Another important feature in the relation between the State and local governments is ‘the local government financing principle’. This principle, approved by the Riksdag, holds that if the State decides on measures that directly affect the activities of the local governments, altering the level of the state grant should neutralize the financial effects of that decision.
Local governments’ financial position
The table below presents the aggregated income statement for Swedish municipalities and county councils. Tax revenues account for approximately two-thirds of the total income. Property taxes are levied by the State and thus fall outside of municipal or county council revenues.
Consolidated income statement for Swedish municipalities and county councils 2009

(SEK billion)

Municipalities and county councils

Revenue of activities

144

Expense of activities

-727

Depreciation

-23

Net expense

-605

Tax revenue

512

Government grants and equalization

104

Net financial income/expense

5

Net income before extraordinary items

14

Share of taxes and grants (%)

2.3

Source: The Swedish Association of Local Authorities and Regions.
Solid ratings for Swedish local governments
Municipalities (including municipality-owned companies) and county councils have external debt amounting to app.

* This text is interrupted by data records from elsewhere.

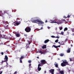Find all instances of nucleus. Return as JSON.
<instances>
[{"instance_id": "nucleus-58", "label": "nucleus", "mask_w": 74, "mask_h": 74, "mask_svg": "<svg viewBox=\"0 0 74 74\" xmlns=\"http://www.w3.org/2000/svg\"><path fill=\"white\" fill-rule=\"evenodd\" d=\"M67 33L69 34V32H68Z\"/></svg>"}, {"instance_id": "nucleus-38", "label": "nucleus", "mask_w": 74, "mask_h": 74, "mask_svg": "<svg viewBox=\"0 0 74 74\" xmlns=\"http://www.w3.org/2000/svg\"><path fill=\"white\" fill-rule=\"evenodd\" d=\"M70 62H71V61H72V59L71 58H70Z\"/></svg>"}, {"instance_id": "nucleus-23", "label": "nucleus", "mask_w": 74, "mask_h": 74, "mask_svg": "<svg viewBox=\"0 0 74 74\" xmlns=\"http://www.w3.org/2000/svg\"><path fill=\"white\" fill-rule=\"evenodd\" d=\"M59 29H60V30H62V29H63V27H59Z\"/></svg>"}, {"instance_id": "nucleus-7", "label": "nucleus", "mask_w": 74, "mask_h": 74, "mask_svg": "<svg viewBox=\"0 0 74 74\" xmlns=\"http://www.w3.org/2000/svg\"><path fill=\"white\" fill-rule=\"evenodd\" d=\"M14 25L15 26H18L20 23H21V22L19 21V23L16 22V21L14 22L13 23Z\"/></svg>"}, {"instance_id": "nucleus-25", "label": "nucleus", "mask_w": 74, "mask_h": 74, "mask_svg": "<svg viewBox=\"0 0 74 74\" xmlns=\"http://www.w3.org/2000/svg\"><path fill=\"white\" fill-rule=\"evenodd\" d=\"M23 58H24V56H22L20 58V59H23Z\"/></svg>"}, {"instance_id": "nucleus-5", "label": "nucleus", "mask_w": 74, "mask_h": 74, "mask_svg": "<svg viewBox=\"0 0 74 74\" xmlns=\"http://www.w3.org/2000/svg\"><path fill=\"white\" fill-rule=\"evenodd\" d=\"M50 23H57V24H61L62 23L60 22H56V21H55V20H50Z\"/></svg>"}, {"instance_id": "nucleus-51", "label": "nucleus", "mask_w": 74, "mask_h": 74, "mask_svg": "<svg viewBox=\"0 0 74 74\" xmlns=\"http://www.w3.org/2000/svg\"><path fill=\"white\" fill-rule=\"evenodd\" d=\"M37 59H39V57H37Z\"/></svg>"}, {"instance_id": "nucleus-29", "label": "nucleus", "mask_w": 74, "mask_h": 74, "mask_svg": "<svg viewBox=\"0 0 74 74\" xmlns=\"http://www.w3.org/2000/svg\"><path fill=\"white\" fill-rule=\"evenodd\" d=\"M28 63H31V62H32V61H31V60H29L28 61Z\"/></svg>"}, {"instance_id": "nucleus-50", "label": "nucleus", "mask_w": 74, "mask_h": 74, "mask_svg": "<svg viewBox=\"0 0 74 74\" xmlns=\"http://www.w3.org/2000/svg\"><path fill=\"white\" fill-rule=\"evenodd\" d=\"M45 22H46V23H47V20H46L45 21Z\"/></svg>"}, {"instance_id": "nucleus-1", "label": "nucleus", "mask_w": 74, "mask_h": 74, "mask_svg": "<svg viewBox=\"0 0 74 74\" xmlns=\"http://www.w3.org/2000/svg\"><path fill=\"white\" fill-rule=\"evenodd\" d=\"M32 22L33 23H38L40 25H42V24H44V23L43 22L38 19L36 20H33L32 21Z\"/></svg>"}, {"instance_id": "nucleus-26", "label": "nucleus", "mask_w": 74, "mask_h": 74, "mask_svg": "<svg viewBox=\"0 0 74 74\" xmlns=\"http://www.w3.org/2000/svg\"><path fill=\"white\" fill-rule=\"evenodd\" d=\"M7 62V61L6 60H4V61H2L1 63H3L4 62Z\"/></svg>"}, {"instance_id": "nucleus-21", "label": "nucleus", "mask_w": 74, "mask_h": 74, "mask_svg": "<svg viewBox=\"0 0 74 74\" xmlns=\"http://www.w3.org/2000/svg\"><path fill=\"white\" fill-rule=\"evenodd\" d=\"M68 30V28H67V27H65L64 29V32H65V31H66Z\"/></svg>"}, {"instance_id": "nucleus-53", "label": "nucleus", "mask_w": 74, "mask_h": 74, "mask_svg": "<svg viewBox=\"0 0 74 74\" xmlns=\"http://www.w3.org/2000/svg\"><path fill=\"white\" fill-rule=\"evenodd\" d=\"M58 43H59V44H60V42H58Z\"/></svg>"}, {"instance_id": "nucleus-56", "label": "nucleus", "mask_w": 74, "mask_h": 74, "mask_svg": "<svg viewBox=\"0 0 74 74\" xmlns=\"http://www.w3.org/2000/svg\"><path fill=\"white\" fill-rule=\"evenodd\" d=\"M13 11H14V10H12V12H13Z\"/></svg>"}, {"instance_id": "nucleus-3", "label": "nucleus", "mask_w": 74, "mask_h": 74, "mask_svg": "<svg viewBox=\"0 0 74 74\" xmlns=\"http://www.w3.org/2000/svg\"><path fill=\"white\" fill-rule=\"evenodd\" d=\"M40 65L42 66L44 64H45L47 63V61L45 60H40Z\"/></svg>"}, {"instance_id": "nucleus-35", "label": "nucleus", "mask_w": 74, "mask_h": 74, "mask_svg": "<svg viewBox=\"0 0 74 74\" xmlns=\"http://www.w3.org/2000/svg\"><path fill=\"white\" fill-rule=\"evenodd\" d=\"M17 74V72L16 71L14 73V74Z\"/></svg>"}, {"instance_id": "nucleus-40", "label": "nucleus", "mask_w": 74, "mask_h": 74, "mask_svg": "<svg viewBox=\"0 0 74 74\" xmlns=\"http://www.w3.org/2000/svg\"><path fill=\"white\" fill-rule=\"evenodd\" d=\"M62 21H64V22H66V20L65 19H63L62 20Z\"/></svg>"}, {"instance_id": "nucleus-42", "label": "nucleus", "mask_w": 74, "mask_h": 74, "mask_svg": "<svg viewBox=\"0 0 74 74\" xmlns=\"http://www.w3.org/2000/svg\"><path fill=\"white\" fill-rule=\"evenodd\" d=\"M28 42H29L28 43L29 44H30V41H28Z\"/></svg>"}, {"instance_id": "nucleus-8", "label": "nucleus", "mask_w": 74, "mask_h": 74, "mask_svg": "<svg viewBox=\"0 0 74 74\" xmlns=\"http://www.w3.org/2000/svg\"><path fill=\"white\" fill-rule=\"evenodd\" d=\"M42 66L40 64H38L37 70H38L39 71H40V70H41V68L40 67V66L41 67Z\"/></svg>"}, {"instance_id": "nucleus-52", "label": "nucleus", "mask_w": 74, "mask_h": 74, "mask_svg": "<svg viewBox=\"0 0 74 74\" xmlns=\"http://www.w3.org/2000/svg\"><path fill=\"white\" fill-rule=\"evenodd\" d=\"M73 36H74V33L73 34Z\"/></svg>"}, {"instance_id": "nucleus-13", "label": "nucleus", "mask_w": 74, "mask_h": 74, "mask_svg": "<svg viewBox=\"0 0 74 74\" xmlns=\"http://www.w3.org/2000/svg\"><path fill=\"white\" fill-rule=\"evenodd\" d=\"M15 35L17 37H19L21 36L20 34H16Z\"/></svg>"}, {"instance_id": "nucleus-37", "label": "nucleus", "mask_w": 74, "mask_h": 74, "mask_svg": "<svg viewBox=\"0 0 74 74\" xmlns=\"http://www.w3.org/2000/svg\"><path fill=\"white\" fill-rule=\"evenodd\" d=\"M67 18H70V16H67Z\"/></svg>"}, {"instance_id": "nucleus-59", "label": "nucleus", "mask_w": 74, "mask_h": 74, "mask_svg": "<svg viewBox=\"0 0 74 74\" xmlns=\"http://www.w3.org/2000/svg\"><path fill=\"white\" fill-rule=\"evenodd\" d=\"M26 56H27V54L26 55Z\"/></svg>"}, {"instance_id": "nucleus-41", "label": "nucleus", "mask_w": 74, "mask_h": 74, "mask_svg": "<svg viewBox=\"0 0 74 74\" xmlns=\"http://www.w3.org/2000/svg\"><path fill=\"white\" fill-rule=\"evenodd\" d=\"M65 42H66V41H67V39H66L65 40Z\"/></svg>"}, {"instance_id": "nucleus-9", "label": "nucleus", "mask_w": 74, "mask_h": 74, "mask_svg": "<svg viewBox=\"0 0 74 74\" xmlns=\"http://www.w3.org/2000/svg\"><path fill=\"white\" fill-rule=\"evenodd\" d=\"M39 53H41V54H44V55H45V53L46 52H45V51H43L42 52V51H41V50L39 52Z\"/></svg>"}, {"instance_id": "nucleus-48", "label": "nucleus", "mask_w": 74, "mask_h": 74, "mask_svg": "<svg viewBox=\"0 0 74 74\" xmlns=\"http://www.w3.org/2000/svg\"><path fill=\"white\" fill-rule=\"evenodd\" d=\"M5 13H6V14H7V12H5Z\"/></svg>"}, {"instance_id": "nucleus-16", "label": "nucleus", "mask_w": 74, "mask_h": 74, "mask_svg": "<svg viewBox=\"0 0 74 74\" xmlns=\"http://www.w3.org/2000/svg\"><path fill=\"white\" fill-rule=\"evenodd\" d=\"M55 65V67H56L57 68H58V64H57V63H55L54 64Z\"/></svg>"}, {"instance_id": "nucleus-4", "label": "nucleus", "mask_w": 74, "mask_h": 74, "mask_svg": "<svg viewBox=\"0 0 74 74\" xmlns=\"http://www.w3.org/2000/svg\"><path fill=\"white\" fill-rule=\"evenodd\" d=\"M25 31L27 33L30 32V31H31V28H30V27H26L25 29Z\"/></svg>"}, {"instance_id": "nucleus-18", "label": "nucleus", "mask_w": 74, "mask_h": 74, "mask_svg": "<svg viewBox=\"0 0 74 74\" xmlns=\"http://www.w3.org/2000/svg\"><path fill=\"white\" fill-rule=\"evenodd\" d=\"M54 47V48H58V46H56L55 45H53L52 47Z\"/></svg>"}, {"instance_id": "nucleus-55", "label": "nucleus", "mask_w": 74, "mask_h": 74, "mask_svg": "<svg viewBox=\"0 0 74 74\" xmlns=\"http://www.w3.org/2000/svg\"><path fill=\"white\" fill-rule=\"evenodd\" d=\"M42 29V28L41 27V29Z\"/></svg>"}, {"instance_id": "nucleus-20", "label": "nucleus", "mask_w": 74, "mask_h": 74, "mask_svg": "<svg viewBox=\"0 0 74 74\" xmlns=\"http://www.w3.org/2000/svg\"><path fill=\"white\" fill-rule=\"evenodd\" d=\"M3 23L4 24H5V25H7V24L8 23L7 22V21H3Z\"/></svg>"}, {"instance_id": "nucleus-36", "label": "nucleus", "mask_w": 74, "mask_h": 74, "mask_svg": "<svg viewBox=\"0 0 74 74\" xmlns=\"http://www.w3.org/2000/svg\"><path fill=\"white\" fill-rule=\"evenodd\" d=\"M30 66H31V64H30L29 65V68H30Z\"/></svg>"}, {"instance_id": "nucleus-49", "label": "nucleus", "mask_w": 74, "mask_h": 74, "mask_svg": "<svg viewBox=\"0 0 74 74\" xmlns=\"http://www.w3.org/2000/svg\"><path fill=\"white\" fill-rule=\"evenodd\" d=\"M27 48H29V46H27Z\"/></svg>"}, {"instance_id": "nucleus-27", "label": "nucleus", "mask_w": 74, "mask_h": 74, "mask_svg": "<svg viewBox=\"0 0 74 74\" xmlns=\"http://www.w3.org/2000/svg\"><path fill=\"white\" fill-rule=\"evenodd\" d=\"M59 41V40L58 39H57L55 41V42H58V41Z\"/></svg>"}, {"instance_id": "nucleus-10", "label": "nucleus", "mask_w": 74, "mask_h": 74, "mask_svg": "<svg viewBox=\"0 0 74 74\" xmlns=\"http://www.w3.org/2000/svg\"><path fill=\"white\" fill-rule=\"evenodd\" d=\"M67 53H70L71 51V48H68L67 49V50L66 51Z\"/></svg>"}, {"instance_id": "nucleus-15", "label": "nucleus", "mask_w": 74, "mask_h": 74, "mask_svg": "<svg viewBox=\"0 0 74 74\" xmlns=\"http://www.w3.org/2000/svg\"><path fill=\"white\" fill-rule=\"evenodd\" d=\"M59 73L61 74H64V71H60Z\"/></svg>"}, {"instance_id": "nucleus-44", "label": "nucleus", "mask_w": 74, "mask_h": 74, "mask_svg": "<svg viewBox=\"0 0 74 74\" xmlns=\"http://www.w3.org/2000/svg\"><path fill=\"white\" fill-rule=\"evenodd\" d=\"M48 29H50V27H48Z\"/></svg>"}, {"instance_id": "nucleus-6", "label": "nucleus", "mask_w": 74, "mask_h": 74, "mask_svg": "<svg viewBox=\"0 0 74 74\" xmlns=\"http://www.w3.org/2000/svg\"><path fill=\"white\" fill-rule=\"evenodd\" d=\"M5 38V39H7L8 38V37L7 36H6L5 35H2L1 34H0V38Z\"/></svg>"}, {"instance_id": "nucleus-57", "label": "nucleus", "mask_w": 74, "mask_h": 74, "mask_svg": "<svg viewBox=\"0 0 74 74\" xmlns=\"http://www.w3.org/2000/svg\"><path fill=\"white\" fill-rule=\"evenodd\" d=\"M65 18H66V16H65Z\"/></svg>"}, {"instance_id": "nucleus-34", "label": "nucleus", "mask_w": 74, "mask_h": 74, "mask_svg": "<svg viewBox=\"0 0 74 74\" xmlns=\"http://www.w3.org/2000/svg\"><path fill=\"white\" fill-rule=\"evenodd\" d=\"M1 53L2 55H4V53H3V52H1Z\"/></svg>"}, {"instance_id": "nucleus-31", "label": "nucleus", "mask_w": 74, "mask_h": 74, "mask_svg": "<svg viewBox=\"0 0 74 74\" xmlns=\"http://www.w3.org/2000/svg\"><path fill=\"white\" fill-rule=\"evenodd\" d=\"M20 63H22V60L21 59H20Z\"/></svg>"}, {"instance_id": "nucleus-14", "label": "nucleus", "mask_w": 74, "mask_h": 74, "mask_svg": "<svg viewBox=\"0 0 74 74\" xmlns=\"http://www.w3.org/2000/svg\"><path fill=\"white\" fill-rule=\"evenodd\" d=\"M49 41V39H47L44 42L45 44H46V43H47Z\"/></svg>"}, {"instance_id": "nucleus-19", "label": "nucleus", "mask_w": 74, "mask_h": 74, "mask_svg": "<svg viewBox=\"0 0 74 74\" xmlns=\"http://www.w3.org/2000/svg\"><path fill=\"white\" fill-rule=\"evenodd\" d=\"M0 15H1L2 16L3 15V13L2 12V11H0Z\"/></svg>"}, {"instance_id": "nucleus-28", "label": "nucleus", "mask_w": 74, "mask_h": 74, "mask_svg": "<svg viewBox=\"0 0 74 74\" xmlns=\"http://www.w3.org/2000/svg\"><path fill=\"white\" fill-rule=\"evenodd\" d=\"M64 34V32H61V33L60 34H62L63 35Z\"/></svg>"}, {"instance_id": "nucleus-54", "label": "nucleus", "mask_w": 74, "mask_h": 74, "mask_svg": "<svg viewBox=\"0 0 74 74\" xmlns=\"http://www.w3.org/2000/svg\"><path fill=\"white\" fill-rule=\"evenodd\" d=\"M71 47H73V45H71Z\"/></svg>"}, {"instance_id": "nucleus-39", "label": "nucleus", "mask_w": 74, "mask_h": 74, "mask_svg": "<svg viewBox=\"0 0 74 74\" xmlns=\"http://www.w3.org/2000/svg\"><path fill=\"white\" fill-rule=\"evenodd\" d=\"M2 73H3V71H1L0 72V74H1Z\"/></svg>"}, {"instance_id": "nucleus-43", "label": "nucleus", "mask_w": 74, "mask_h": 74, "mask_svg": "<svg viewBox=\"0 0 74 74\" xmlns=\"http://www.w3.org/2000/svg\"><path fill=\"white\" fill-rule=\"evenodd\" d=\"M57 47H58H58H60V45L58 46H57Z\"/></svg>"}, {"instance_id": "nucleus-32", "label": "nucleus", "mask_w": 74, "mask_h": 74, "mask_svg": "<svg viewBox=\"0 0 74 74\" xmlns=\"http://www.w3.org/2000/svg\"><path fill=\"white\" fill-rule=\"evenodd\" d=\"M24 36H25V37H27V34H24Z\"/></svg>"}, {"instance_id": "nucleus-30", "label": "nucleus", "mask_w": 74, "mask_h": 74, "mask_svg": "<svg viewBox=\"0 0 74 74\" xmlns=\"http://www.w3.org/2000/svg\"><path fill=\"white\" fill-rule=\"evenodd\" d=\"M51 37L52 38H55L56 37L53 36H51Z\"/></svg>"}, {"instance_id": "nucleus-47", "label": "nucleus", "mask_w": 74, "mask_h": 74, "mask_svg": "<svg viewBox=\"0 0 74 74\" xmlns=\"http://www.w3.org/2000/svg\"><path fill=\"white\" fill-rule=\"evenodd\" d=\"M51 74H54V73H53V72H51Z\"/></svg>"}, {"instance_id": "nucleus-2", "label": "nucleus", "mask_w": 74, "mask_h": 74, "mask_svg": "<svg viewBox=\"0 0 74 74\" xmlns=\"http://www.w3.org/2000/svg\"><path fill=\"white\" fill-rule=\"evenodd\" d=\"M66 65H69V64L68 63V62H67L66 60H64V61H63V63L61 64V66H62V67H64V66H66Z\"/></svg>"}, {"instance_id": "nucleus-46", "label": "nucleus", "mask_w": 74, "mask_h": 74, "mask_svg": "<svg viewBox=\"0 0 74 74\" xmlns=\"http://www.w3.org/2000/svg\"><path fill=\"white\" fill-rule=\"evenodd\" d=\"M6 52H8V50H7L6 51Z\"/></svg>"}, {"instance_id": "nucleus-33", "label": "nucleus", "mask_w": 74, "mask_h": 74, "mask_svg": "<svg viewBox=\"0 0 74 74\" xmlns=\"http://www.w3.org/2000/svg\"><path fill=\"white\" fill-rule=\"evenodd\" d=\"M55 38H59V37L58 36H57Z\"/></svg>"}, {"instance_id": "nucleus-24", "label": "nucleus", "mask_w": 74, "mask_h": 74, "mask_svg": "<svg viewBox=\"0 0 74 74\" xmlns=\"http://www.w3.org/2000/svg\"><path fill=\"white\" fill-rule=\"evenodd\" d=\"M60 56H64V54L61 53L60 54Z\"/></svg>"}, {"instance_id": "nucleus-45", "label": "nucleus", "mask_w": 74, "mask_h": 74, "mask_svg": "<svg viewBox=\"0 0 74 74\" xmlns=\"http://www.w3.org/2000/svg\"><path fill=\"white\" fill-rule=\"evenodd\" d=\"M46 72H47L46 71H45V72H44V73H45H45H46Z\"/></svg>"}, {"instance_id": "nucleus-11", "label": "nucleus", "mask_w": 74, "mask_h": 74, "mask_svg": "<svg viewBox=\"0 0 74 74\" xmlns=\"http://www.w3.org/2000/svg\"><path fill=\"white\" fill-rule=\"evenodd\" d=\"M42 49H46L47 48V45H44L43 46H42Z\"/></svg>"}, {"instance_id": "nucleus-12", "label": "nucleus", "mask_w": 74, "mask_h": 74, "mask_svg": "<svg viewBox=\"0 0 74 74\" xmlns=\"http://www.w3.org/2000/svg\"><path fill=\"white\" fill-rule=\"evenodd\" d=\"M4 60H6L7 61H8V57L7 55H5L4 58Z\"/></svg>"}, {"instance_id": "nucleus-17", "label": "nucleus", "mask_w": 74, "mask_h": 74, "mask_svg": "<svg viewBox=\"0 0 74 74\" xmlns=\"http://www.w3.org/2000/svg\"><path fill=\"white\" fill-rule=\"evenodd\" d=\"M49 71L50 72V73H53L54 72V69H50L49 70Z\"/></svg>"}, {"instance_id": "nucleus-22", "label": "nucleus", "mask_w": 74, "mask_h": 74, "mask_svg": "<svg viewBox=\"0 0 74 74\" xmlns=\"http://www.w3.org/2000/svg\"><path fill=\"white\" fill-rule=\"evenodd\" d=\"M5 29H8V25H7L6 27H5Z\"/></svg>"}]
</instances>
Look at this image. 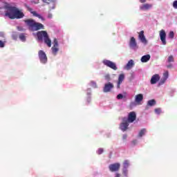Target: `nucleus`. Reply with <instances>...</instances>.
Segmentation results:
<instances>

SEK 360 billion (roughly SEK 38,500 per inhabitant).

 

As of September 2010, twelve municipalities and county councils have been independently rated by Standard & Poor's, all posting upper investment-grade ratings (AAA to AA-).

 

Strong system support and institutional stability, including an extensive revenue and expenditure equalization scheme, dynamic or stable local economies, robust financial performance and low to moderate debt levels were key factors supporting the ratings.